Mozer cast Yoav Reuveni, a male model, in his first film role. Mozer told Ynet: "He's exactly what I was looking for as Boaz - a guy whose beauty knocks both men and women out." Reuveni is heterosexual and had not had any homosexual experiences to draw upon for the film. Therefore, to connect Reuveni with the sexually charged and traumatic atmosphere he was seeking to create, Mozer engaged with Reuveni's experiences as a conscripted soldier in the Israel Defense Forces: "My way of solving this was to return Yoav to the traumatic place he had in his military service in the Second Lebanon War. He was a soldier who experienced situations between life and death...And so Yoav identified and allowed himself to connect with this character of Boaz."

===Filming===
Citing Tom Ford's A Single Man as inspiration, Mozer and cinematographer Shahar Reznik opted to film in a documentary style with the Sony F3, an older camera known for its Super 35 sensor and excellent treatment of highlights and aliasing. Mozer and Reznik sought to use light and color in an authentic yet vintage look.

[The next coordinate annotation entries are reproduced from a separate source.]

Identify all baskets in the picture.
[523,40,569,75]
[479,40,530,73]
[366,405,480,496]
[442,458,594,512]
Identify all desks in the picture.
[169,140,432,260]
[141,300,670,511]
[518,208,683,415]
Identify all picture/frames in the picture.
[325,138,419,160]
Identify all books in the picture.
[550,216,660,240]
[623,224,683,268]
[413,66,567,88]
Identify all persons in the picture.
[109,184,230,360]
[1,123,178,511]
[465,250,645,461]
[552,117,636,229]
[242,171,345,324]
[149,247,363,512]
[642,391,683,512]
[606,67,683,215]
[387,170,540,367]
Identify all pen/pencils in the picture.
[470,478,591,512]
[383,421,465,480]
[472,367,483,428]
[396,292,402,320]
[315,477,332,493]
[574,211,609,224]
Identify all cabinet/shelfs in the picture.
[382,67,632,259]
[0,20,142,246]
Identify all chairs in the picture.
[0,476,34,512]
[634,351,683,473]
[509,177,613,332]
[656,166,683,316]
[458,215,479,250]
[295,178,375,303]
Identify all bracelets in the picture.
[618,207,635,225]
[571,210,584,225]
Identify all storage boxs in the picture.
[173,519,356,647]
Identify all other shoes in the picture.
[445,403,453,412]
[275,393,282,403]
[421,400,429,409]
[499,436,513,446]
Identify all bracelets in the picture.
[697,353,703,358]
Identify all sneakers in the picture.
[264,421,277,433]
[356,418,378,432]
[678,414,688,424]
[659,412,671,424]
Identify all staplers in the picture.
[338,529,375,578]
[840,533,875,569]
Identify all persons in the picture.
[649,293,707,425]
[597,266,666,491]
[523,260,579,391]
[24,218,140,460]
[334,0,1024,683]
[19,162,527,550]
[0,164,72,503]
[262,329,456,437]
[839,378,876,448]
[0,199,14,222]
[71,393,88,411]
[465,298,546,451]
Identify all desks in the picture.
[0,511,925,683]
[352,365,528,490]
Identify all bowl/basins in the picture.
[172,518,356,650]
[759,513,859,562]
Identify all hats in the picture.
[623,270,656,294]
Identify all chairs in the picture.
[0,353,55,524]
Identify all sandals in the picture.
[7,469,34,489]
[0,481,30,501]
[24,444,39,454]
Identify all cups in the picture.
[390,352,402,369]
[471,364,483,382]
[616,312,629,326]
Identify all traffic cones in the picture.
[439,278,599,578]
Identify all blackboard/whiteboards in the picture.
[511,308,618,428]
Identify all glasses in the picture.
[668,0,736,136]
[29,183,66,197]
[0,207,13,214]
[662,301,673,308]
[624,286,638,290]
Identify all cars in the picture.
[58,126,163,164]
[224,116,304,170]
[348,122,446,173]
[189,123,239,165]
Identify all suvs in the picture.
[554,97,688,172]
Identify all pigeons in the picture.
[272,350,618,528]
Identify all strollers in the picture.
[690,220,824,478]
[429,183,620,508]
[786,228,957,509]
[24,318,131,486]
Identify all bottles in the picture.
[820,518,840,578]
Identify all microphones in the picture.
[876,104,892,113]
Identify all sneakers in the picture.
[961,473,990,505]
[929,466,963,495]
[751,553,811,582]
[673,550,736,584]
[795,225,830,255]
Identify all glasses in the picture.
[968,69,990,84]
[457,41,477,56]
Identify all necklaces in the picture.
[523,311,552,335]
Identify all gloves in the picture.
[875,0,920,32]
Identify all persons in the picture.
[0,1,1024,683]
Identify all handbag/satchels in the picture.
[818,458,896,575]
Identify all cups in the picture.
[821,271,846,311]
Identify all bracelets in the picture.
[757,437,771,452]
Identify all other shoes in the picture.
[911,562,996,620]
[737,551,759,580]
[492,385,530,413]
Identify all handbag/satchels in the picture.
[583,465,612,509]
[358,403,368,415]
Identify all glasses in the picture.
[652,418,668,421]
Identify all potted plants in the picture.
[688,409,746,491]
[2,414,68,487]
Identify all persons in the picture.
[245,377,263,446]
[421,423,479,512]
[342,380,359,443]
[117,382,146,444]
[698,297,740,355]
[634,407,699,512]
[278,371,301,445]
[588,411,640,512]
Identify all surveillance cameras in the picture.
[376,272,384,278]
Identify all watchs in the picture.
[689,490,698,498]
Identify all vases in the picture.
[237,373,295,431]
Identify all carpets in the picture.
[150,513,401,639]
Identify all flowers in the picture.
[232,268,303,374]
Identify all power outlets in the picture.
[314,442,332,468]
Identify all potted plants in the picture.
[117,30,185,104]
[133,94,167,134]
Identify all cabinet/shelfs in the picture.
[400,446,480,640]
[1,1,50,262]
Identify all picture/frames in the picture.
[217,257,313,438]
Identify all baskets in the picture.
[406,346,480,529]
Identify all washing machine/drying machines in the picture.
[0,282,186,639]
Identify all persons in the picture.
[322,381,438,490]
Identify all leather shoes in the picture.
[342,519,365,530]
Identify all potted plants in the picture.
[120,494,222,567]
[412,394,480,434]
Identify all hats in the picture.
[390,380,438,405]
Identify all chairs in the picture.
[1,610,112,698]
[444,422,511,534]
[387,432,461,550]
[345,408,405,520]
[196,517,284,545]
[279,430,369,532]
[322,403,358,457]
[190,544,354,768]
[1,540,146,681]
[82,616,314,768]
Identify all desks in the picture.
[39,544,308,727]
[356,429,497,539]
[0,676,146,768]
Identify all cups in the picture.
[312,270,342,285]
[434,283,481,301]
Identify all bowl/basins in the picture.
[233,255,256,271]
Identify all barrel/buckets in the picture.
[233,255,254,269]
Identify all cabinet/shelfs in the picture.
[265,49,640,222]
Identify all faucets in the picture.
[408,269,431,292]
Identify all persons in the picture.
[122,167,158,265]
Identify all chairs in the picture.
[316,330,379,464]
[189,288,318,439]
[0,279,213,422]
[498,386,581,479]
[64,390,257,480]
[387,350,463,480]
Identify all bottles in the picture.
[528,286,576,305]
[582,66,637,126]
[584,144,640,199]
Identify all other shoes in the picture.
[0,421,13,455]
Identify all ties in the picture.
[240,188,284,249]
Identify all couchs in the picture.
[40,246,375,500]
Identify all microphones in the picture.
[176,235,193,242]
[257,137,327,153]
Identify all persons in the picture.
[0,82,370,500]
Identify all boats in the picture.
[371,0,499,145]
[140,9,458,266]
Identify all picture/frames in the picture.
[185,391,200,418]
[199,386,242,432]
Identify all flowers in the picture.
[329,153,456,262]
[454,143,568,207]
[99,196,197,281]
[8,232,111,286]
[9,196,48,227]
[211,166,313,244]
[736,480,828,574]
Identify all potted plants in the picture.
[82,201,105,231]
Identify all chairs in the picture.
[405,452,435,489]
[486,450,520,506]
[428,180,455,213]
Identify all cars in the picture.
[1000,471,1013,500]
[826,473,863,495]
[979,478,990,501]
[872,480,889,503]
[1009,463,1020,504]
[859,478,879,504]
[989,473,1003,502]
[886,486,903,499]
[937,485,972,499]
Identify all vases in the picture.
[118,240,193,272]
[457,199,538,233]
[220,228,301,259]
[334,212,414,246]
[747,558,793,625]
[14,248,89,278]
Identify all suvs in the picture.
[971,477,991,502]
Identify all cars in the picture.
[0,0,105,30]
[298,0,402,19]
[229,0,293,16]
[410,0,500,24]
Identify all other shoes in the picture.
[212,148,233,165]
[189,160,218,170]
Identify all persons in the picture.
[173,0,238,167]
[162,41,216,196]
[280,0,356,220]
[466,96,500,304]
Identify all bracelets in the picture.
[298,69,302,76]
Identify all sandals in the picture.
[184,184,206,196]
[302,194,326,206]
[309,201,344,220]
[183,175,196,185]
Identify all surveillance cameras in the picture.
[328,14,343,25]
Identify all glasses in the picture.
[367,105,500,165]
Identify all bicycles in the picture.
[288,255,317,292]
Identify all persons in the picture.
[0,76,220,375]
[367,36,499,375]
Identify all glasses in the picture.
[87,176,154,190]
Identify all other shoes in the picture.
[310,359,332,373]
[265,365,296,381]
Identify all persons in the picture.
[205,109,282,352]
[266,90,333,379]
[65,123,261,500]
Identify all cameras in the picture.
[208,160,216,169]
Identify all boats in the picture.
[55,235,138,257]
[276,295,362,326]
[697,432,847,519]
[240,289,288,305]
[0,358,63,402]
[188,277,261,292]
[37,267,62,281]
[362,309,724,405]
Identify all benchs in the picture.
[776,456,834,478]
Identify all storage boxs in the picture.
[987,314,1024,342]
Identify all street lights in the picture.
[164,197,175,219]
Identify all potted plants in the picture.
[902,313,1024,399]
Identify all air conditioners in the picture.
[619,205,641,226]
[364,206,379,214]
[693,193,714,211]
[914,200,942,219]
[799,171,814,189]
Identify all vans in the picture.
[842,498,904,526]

The project was filmed in 2011, two years before its release, in Tel Aviv and also features scenes in Independence Park. These scenes depict a period when the park was known as a meeting place for cruising for gay men.

== Release==
The film premiered at TLVFest in Tel Aviv on 8 June 2013, before receiving a theatrical release on 20 June.

The film also premiered at a number of festivals around the world in 2013 and 2014, including the UK Jewish Film Festival, the Chicago International Film Festival and the Montreal World Film Festival.

==Reception==
The film was nominated for Best Feature Film at the Ophir Awards in 2013.
Reuveni and Rosenblatt won top acting awards for Best Actor and Best Actress at TLVFest.

Oscar Getty of the Star Observer, a long-running Australian LGBT magazine wrote a positive review of the film, describing it as a "a compelling portrait of a couple in crisis", continuing "To his credit, film director Yariv Mozer captures the erotic mystique of army life in a beautiful and understated manner."